Quattro.zero

stagione concertistica
, ore
chiesa di San Teonisto

La Fondazione inaugura la nuova stagione musicale, proseguendo il percorso di approfondimento sul repertorio quartettistico avviato lo scorso anno in partnership con il Quartetto di Venezia (Andrea Vio, violino; Alberto Battiston, violino; Mario Paladin, viola; Angelo Zanin, violoncello), formazione cameristica conosciuta e apprezzata in Europa e nel mondo, e con la direzione artistica del maestro Stefano Trevisi.

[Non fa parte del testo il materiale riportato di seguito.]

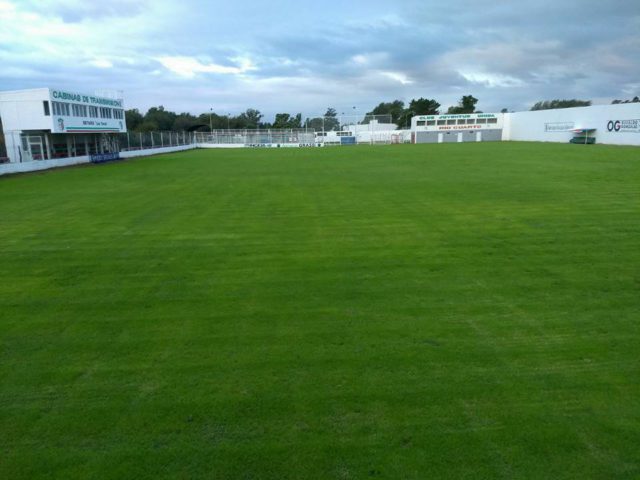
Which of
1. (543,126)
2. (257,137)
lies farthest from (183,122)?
(543,126)

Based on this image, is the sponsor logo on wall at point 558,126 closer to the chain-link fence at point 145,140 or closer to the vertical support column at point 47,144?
the chain-link fence at point 145,140

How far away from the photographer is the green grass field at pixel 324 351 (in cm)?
338

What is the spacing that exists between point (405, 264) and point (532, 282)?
1904mm

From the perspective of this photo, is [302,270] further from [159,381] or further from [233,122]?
[233,122]

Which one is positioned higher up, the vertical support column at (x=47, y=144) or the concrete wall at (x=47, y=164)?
the vertical support column at (x=47, y=144)

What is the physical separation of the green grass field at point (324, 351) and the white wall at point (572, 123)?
153ft

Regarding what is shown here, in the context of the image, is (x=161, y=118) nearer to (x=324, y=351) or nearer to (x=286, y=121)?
(x=286, y=121)

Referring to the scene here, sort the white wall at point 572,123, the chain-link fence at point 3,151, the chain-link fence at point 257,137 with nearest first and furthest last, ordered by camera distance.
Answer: the chain-link fence at point 3,151 → the white wall at point 572,123 → the chain-link fence at point 257,137

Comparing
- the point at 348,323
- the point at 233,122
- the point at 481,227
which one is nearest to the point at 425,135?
the point at 233,122

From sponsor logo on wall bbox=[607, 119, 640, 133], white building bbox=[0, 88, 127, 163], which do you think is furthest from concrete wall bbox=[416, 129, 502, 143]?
white building bbox=[0, 88, 127, 163]

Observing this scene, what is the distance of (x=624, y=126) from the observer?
49.6 meters

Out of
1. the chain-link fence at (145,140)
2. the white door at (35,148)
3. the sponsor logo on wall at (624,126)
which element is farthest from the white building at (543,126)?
the white door at (35,148)

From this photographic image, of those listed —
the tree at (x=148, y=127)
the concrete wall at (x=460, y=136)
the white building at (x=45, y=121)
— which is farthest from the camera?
the tree at (x=148, y=127)

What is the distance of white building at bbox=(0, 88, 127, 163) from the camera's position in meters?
33.9
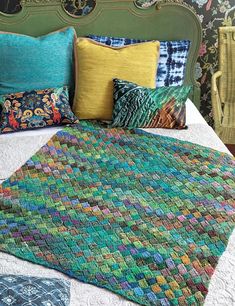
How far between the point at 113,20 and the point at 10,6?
600mm

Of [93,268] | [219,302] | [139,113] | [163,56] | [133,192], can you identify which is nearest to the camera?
[219,302]

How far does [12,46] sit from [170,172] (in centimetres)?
115

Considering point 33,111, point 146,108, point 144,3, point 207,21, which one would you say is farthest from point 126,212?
point 207,21

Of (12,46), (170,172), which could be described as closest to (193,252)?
(170,172)

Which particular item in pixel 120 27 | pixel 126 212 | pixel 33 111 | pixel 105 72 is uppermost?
pixel 120 27

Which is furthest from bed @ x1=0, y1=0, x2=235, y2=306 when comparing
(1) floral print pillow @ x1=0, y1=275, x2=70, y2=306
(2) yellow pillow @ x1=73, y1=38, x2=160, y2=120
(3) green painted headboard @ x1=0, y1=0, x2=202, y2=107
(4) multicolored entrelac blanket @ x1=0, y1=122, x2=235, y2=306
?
(1) floral print pillow @ x1=0, y1=275, x2=70, y2=306

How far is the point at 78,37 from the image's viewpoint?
258 centimetres

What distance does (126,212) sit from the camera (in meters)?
1.67

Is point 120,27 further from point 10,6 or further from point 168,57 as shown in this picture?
point 10,6

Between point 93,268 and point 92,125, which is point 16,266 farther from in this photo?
point 92,125

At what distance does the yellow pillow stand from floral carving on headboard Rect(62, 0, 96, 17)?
0.91ft

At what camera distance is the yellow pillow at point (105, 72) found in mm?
2342

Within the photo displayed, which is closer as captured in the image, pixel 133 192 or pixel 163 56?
pixel 133 192

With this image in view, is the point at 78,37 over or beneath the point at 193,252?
over
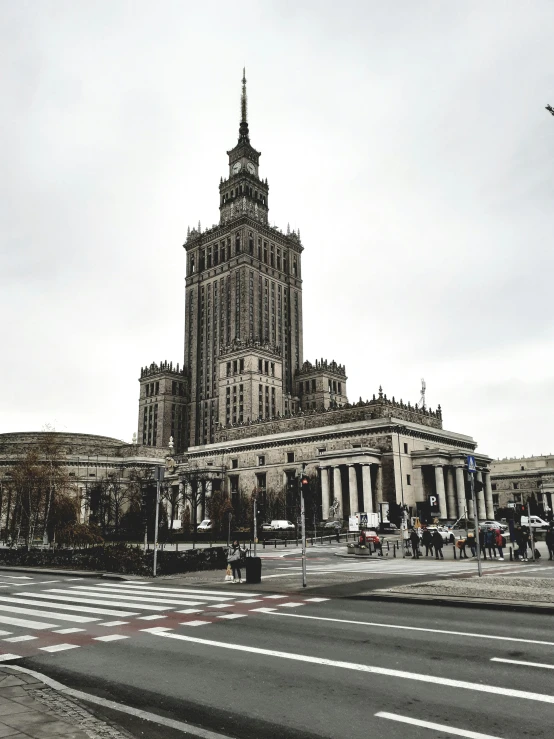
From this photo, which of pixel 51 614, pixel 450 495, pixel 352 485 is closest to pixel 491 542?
pixel 51 614

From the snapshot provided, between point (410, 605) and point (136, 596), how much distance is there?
8346 mm

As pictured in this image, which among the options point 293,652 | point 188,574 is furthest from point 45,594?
point 293,652

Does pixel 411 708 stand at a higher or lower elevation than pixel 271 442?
lower

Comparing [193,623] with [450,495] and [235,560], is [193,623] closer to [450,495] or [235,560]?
[235,560]

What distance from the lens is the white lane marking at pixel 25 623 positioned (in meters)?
12.8

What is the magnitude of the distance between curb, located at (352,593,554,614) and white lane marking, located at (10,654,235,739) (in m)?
10.2

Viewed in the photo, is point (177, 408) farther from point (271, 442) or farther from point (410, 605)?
point (410, 605)

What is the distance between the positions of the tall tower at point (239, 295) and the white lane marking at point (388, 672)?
117668 mm

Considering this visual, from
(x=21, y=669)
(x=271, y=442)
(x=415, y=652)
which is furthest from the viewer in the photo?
(x=271, y=442)

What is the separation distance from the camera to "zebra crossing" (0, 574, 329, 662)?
1143 cm

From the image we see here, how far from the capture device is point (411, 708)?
6.97 meters

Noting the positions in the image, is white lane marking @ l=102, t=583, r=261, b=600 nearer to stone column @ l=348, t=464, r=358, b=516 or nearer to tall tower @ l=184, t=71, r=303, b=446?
stone column @ l=348, t=464, r=358, b=516

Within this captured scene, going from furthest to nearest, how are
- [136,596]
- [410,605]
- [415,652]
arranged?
[136,596]
[410,605]
[415,652]

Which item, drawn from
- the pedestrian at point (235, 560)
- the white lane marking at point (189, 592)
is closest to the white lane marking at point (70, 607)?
the white lane marking at point (189, 592)
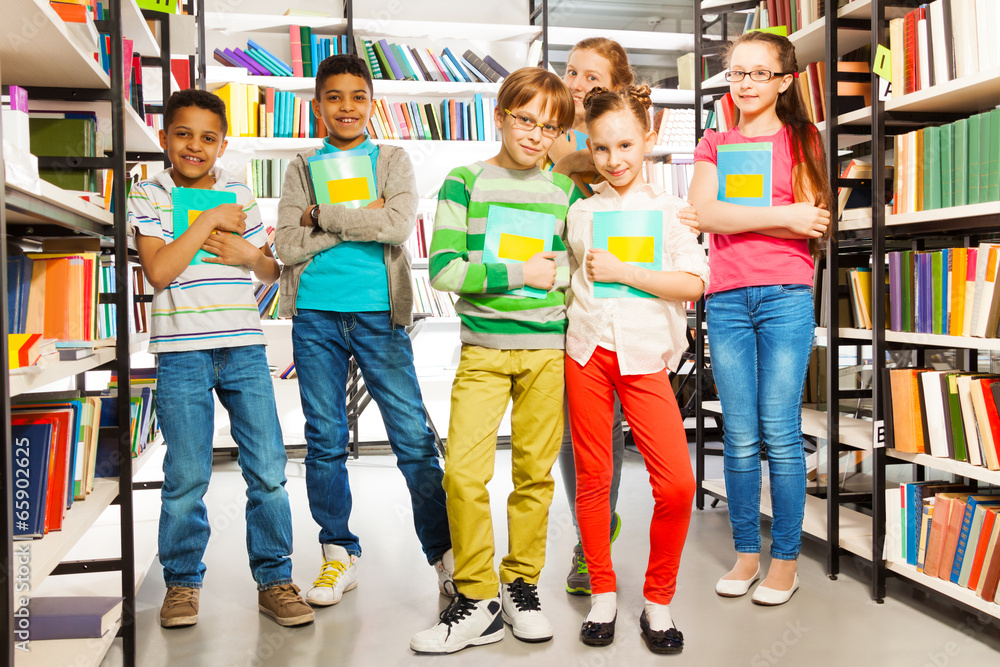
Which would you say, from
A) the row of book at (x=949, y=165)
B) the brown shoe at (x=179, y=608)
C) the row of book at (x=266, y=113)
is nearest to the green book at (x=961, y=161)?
the row of book at (x=949, y=165)

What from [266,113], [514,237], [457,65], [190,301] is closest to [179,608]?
[190,301]

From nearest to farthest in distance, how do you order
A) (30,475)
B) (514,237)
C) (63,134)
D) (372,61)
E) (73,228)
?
(30,475) < (73,228) < (63,134) < (514,237) < (372,61)

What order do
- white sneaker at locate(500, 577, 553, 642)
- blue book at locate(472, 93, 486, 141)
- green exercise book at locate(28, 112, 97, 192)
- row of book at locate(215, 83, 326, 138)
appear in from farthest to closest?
blue book at locate(472, 93, 486, 141), row of book at locate(215, 83, 326, 138), white sneaker at locate(500, 577, 553, 642), green exercise book at locate(28, 112, 97, 192)

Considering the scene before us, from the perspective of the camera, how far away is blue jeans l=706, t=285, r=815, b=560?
1.91m

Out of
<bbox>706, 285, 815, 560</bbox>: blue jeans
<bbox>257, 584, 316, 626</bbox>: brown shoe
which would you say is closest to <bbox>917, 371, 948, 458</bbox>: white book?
<bbox>706, 285, 815, 560</bbox>: blue jeans

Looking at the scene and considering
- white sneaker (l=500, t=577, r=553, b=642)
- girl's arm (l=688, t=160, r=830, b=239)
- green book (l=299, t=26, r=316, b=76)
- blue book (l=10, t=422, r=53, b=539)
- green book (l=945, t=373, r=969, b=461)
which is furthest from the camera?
green book (l=299, t=26, r=316, b=76)

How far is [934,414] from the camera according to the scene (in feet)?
6.05

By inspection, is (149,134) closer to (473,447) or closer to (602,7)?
(473,447)

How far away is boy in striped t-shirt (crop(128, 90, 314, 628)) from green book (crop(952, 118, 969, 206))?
1681mm

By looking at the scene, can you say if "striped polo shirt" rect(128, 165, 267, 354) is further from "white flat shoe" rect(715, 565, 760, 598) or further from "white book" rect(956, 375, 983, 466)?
"white book" rect(956, 375, 983, 466)

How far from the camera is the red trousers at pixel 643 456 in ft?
5.35

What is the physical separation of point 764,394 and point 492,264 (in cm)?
83

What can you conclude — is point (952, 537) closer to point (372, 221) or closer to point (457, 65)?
point (372, 221)

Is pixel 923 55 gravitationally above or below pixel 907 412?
above
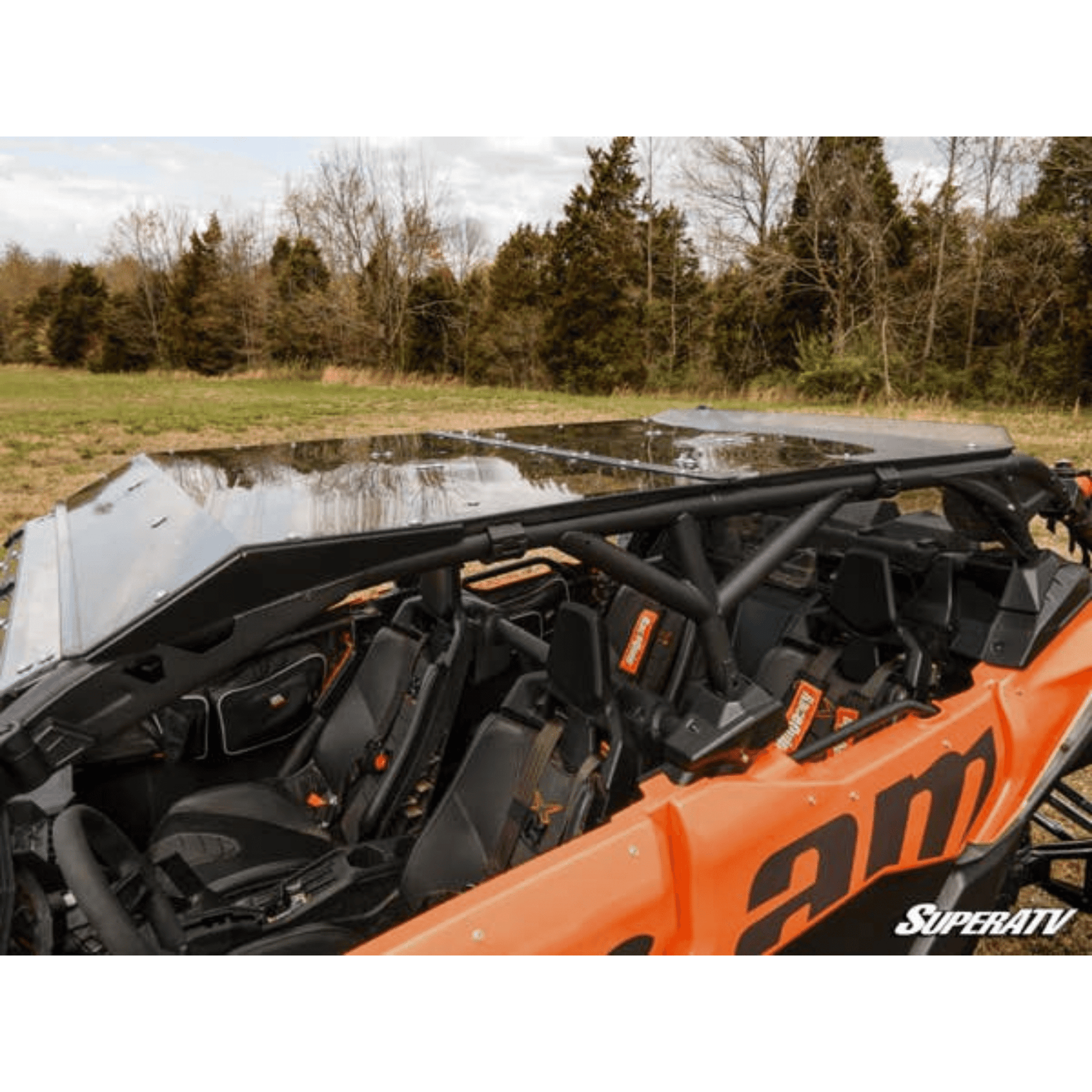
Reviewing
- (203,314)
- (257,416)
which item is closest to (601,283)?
(257,416)

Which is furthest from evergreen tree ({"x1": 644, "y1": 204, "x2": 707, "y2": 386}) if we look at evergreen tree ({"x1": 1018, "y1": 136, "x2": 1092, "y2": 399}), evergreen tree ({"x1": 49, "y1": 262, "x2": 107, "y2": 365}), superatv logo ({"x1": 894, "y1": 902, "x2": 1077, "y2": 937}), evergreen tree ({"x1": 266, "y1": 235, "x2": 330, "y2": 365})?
evergreen tree ({"x1": 49, "y1": 262, "x2": 107, "y2": 365})

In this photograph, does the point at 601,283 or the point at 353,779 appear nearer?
the point at 353,779

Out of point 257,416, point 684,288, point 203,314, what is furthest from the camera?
point 203,314

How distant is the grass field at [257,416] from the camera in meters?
10.1

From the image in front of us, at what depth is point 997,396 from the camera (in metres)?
18.8

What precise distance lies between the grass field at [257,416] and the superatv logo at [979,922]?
20.9 inches

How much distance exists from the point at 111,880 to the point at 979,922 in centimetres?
215

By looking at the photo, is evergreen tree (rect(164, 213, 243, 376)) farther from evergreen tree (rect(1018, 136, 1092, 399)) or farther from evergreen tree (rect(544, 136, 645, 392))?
evergreen tree (rect(1018, 136, 1092, 399))

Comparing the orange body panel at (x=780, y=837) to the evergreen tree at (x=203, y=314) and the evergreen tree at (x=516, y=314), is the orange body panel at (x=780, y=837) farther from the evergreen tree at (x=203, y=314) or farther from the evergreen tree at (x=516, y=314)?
the evergreen tree at (x=203, y=314)

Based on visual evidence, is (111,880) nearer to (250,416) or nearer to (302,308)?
(250,416)

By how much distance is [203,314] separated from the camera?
108ft

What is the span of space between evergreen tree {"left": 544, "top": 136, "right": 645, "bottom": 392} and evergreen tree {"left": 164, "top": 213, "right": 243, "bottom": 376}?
44.8ft

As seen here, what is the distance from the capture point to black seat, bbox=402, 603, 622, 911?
207 cm

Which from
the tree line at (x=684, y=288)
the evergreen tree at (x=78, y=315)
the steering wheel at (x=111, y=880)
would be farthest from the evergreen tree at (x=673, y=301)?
the evergreen tree at (x=78, y=315)
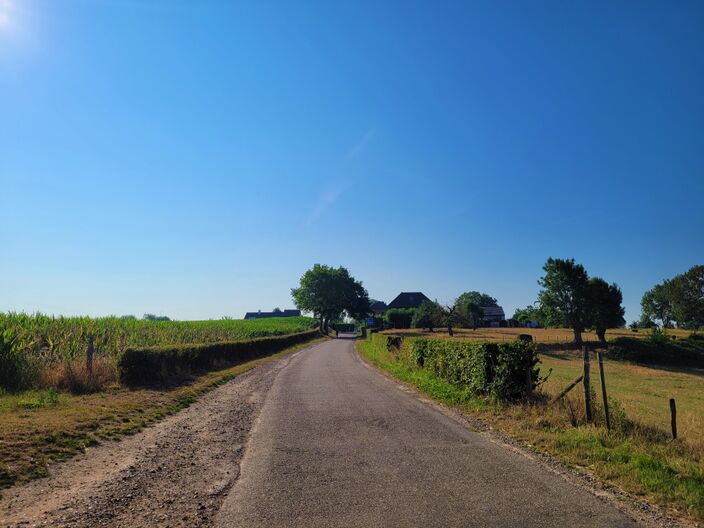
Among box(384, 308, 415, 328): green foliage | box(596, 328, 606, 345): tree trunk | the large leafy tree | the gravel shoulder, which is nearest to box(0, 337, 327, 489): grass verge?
the gravel shoulder

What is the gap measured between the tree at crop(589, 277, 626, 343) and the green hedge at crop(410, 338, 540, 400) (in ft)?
172

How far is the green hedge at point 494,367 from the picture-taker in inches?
496

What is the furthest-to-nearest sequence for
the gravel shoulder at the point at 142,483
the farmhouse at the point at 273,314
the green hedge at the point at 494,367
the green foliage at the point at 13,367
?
the farmhouse at the point at 273,314 < the green foliage at the point at 13,367 < the green hedge at the point at 494,367 < the gravel shoulder at the point at 142,483

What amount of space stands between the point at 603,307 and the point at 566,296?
15.7 feet

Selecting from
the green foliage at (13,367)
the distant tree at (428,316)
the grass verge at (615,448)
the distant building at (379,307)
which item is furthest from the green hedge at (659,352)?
the distant building at (379,307)

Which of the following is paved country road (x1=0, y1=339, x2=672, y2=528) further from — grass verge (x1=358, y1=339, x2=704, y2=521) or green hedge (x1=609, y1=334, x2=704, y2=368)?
green hedge (x1=609, y1=334, x2=704, y2=368)

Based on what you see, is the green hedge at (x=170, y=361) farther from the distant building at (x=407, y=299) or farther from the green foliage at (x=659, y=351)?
the distant building at (x=407, y=299)

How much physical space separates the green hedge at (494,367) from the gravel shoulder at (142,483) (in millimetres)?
7220

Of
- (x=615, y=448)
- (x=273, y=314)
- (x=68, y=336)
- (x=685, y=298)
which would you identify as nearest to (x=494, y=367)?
(x=615, y=448)

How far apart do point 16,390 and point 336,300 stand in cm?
8203

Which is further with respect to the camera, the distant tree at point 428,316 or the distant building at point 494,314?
the distant building at point 494,314

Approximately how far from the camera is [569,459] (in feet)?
24.4

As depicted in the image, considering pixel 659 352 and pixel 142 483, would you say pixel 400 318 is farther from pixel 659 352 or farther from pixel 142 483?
pixel 142 483

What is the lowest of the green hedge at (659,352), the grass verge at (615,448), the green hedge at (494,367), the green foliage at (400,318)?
the green hedge at (659,352)
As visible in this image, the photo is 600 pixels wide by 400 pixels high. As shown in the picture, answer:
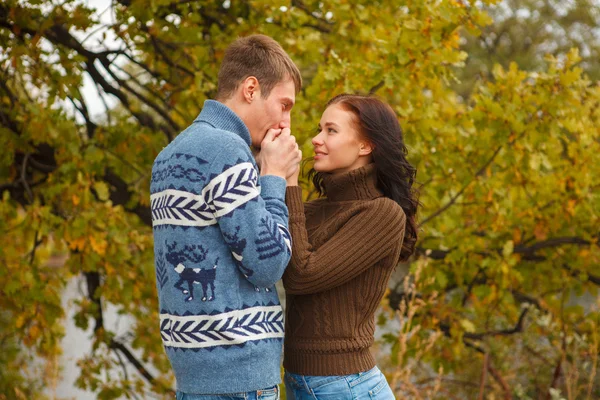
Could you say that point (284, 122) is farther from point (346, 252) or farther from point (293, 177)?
point (346, 252)

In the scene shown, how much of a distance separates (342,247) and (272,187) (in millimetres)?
260

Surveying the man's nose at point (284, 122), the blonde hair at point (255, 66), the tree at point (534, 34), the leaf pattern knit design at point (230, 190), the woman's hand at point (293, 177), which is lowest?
the leaf pattern knit design at point (230, 190)

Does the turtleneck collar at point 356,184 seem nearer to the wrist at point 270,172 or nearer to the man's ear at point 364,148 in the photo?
the man's ear at point 364,148

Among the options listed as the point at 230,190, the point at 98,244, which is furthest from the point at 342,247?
the point at 98,244

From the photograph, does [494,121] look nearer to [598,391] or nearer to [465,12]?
[465,12]

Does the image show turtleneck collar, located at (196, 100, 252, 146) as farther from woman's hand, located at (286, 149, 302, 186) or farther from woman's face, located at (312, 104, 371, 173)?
woman's face, located at (312, 104, 371, 173)

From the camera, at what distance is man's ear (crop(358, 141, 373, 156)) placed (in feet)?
6.90

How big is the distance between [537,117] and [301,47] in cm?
130

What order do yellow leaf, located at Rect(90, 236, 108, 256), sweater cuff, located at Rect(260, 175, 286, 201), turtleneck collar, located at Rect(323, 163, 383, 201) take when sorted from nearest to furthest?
sweater cuff, located at Rect(260, 175, 286, 201), turtleneck collar, located at Rect(323, 163, 383, 201), yellow leaf, located at Rect(90, 236, 108, 256)

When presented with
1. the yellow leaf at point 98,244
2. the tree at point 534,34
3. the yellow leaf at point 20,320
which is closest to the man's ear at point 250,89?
the yellow leaf at point 98,244

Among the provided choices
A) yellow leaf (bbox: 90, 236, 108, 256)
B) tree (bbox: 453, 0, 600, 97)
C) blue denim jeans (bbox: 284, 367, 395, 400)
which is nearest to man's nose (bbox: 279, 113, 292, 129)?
blue denim jeans (bbox: 284, 367, 395, 400)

Se la rassegna 2018 era stata dedicata alla musica da camera ottocentesca, il cartellone 2019, articolato in quattro concerti tra ottobre e dicembre, prevede la “scoperta” di pagine di autori del Tardo Romanticismo e del primo Novecento storico fino all’apertura contemporanea, e si propone di sviluppare alcune idee emerse lungo il corso della precedente edizione. In particolare, l’attenzione per i giovani, scegliendo di inserire nella programmazione un quartetto di promettenti interpreti, il Quartetto Dàidalos (Anna Molinari, violino; Paolo Vuono, violino; Lorenzo Lombardo, viola; Lucia Molinari, violoncello), selezionato nel circuito delle scuole di alta formazione europee, e avviando una proposta didattica per le scuole.

Tra gli appuntamenti anche un incontro con Laura Patrizia Rossi (Universal Edition Wien) per una conferenza sulla storia editoriale della musica da camera romantica.

 

Il primo concerto, in programma sabato 5 ottobre alle ore 18, vede protagonisti uno Schumann (quartetto in la maggiore op. 41 n. 3) e un Brahms (quartetto in do minore op. 51 n. 1) che cercano una strada nuova per la forma del quartetto. Ancora troppo viva e sentita è la lezione di Beethoven e dei suoi ultimi quartetti che sono destinati non solo alla memoria collettiva ma anche a rappresentare un limite all’apparenza invalicabile. Non altrimenti si spiegherebbero le lunghe gestazioni di questi capolavori di Schumann e Brahms; e se per Brahms sono le testimonianze dei suoi contemporanei a raccontarci il sentimento altalenante tra la soddisfazione di cercare una nuova forma e la frustrazione di non sentirla all’altezza del modello beethoveniano, sarà Schumann a lasciare di questa «cerca» di una nuova strada alcune dettagliatissime pagine nei suoi diari personali.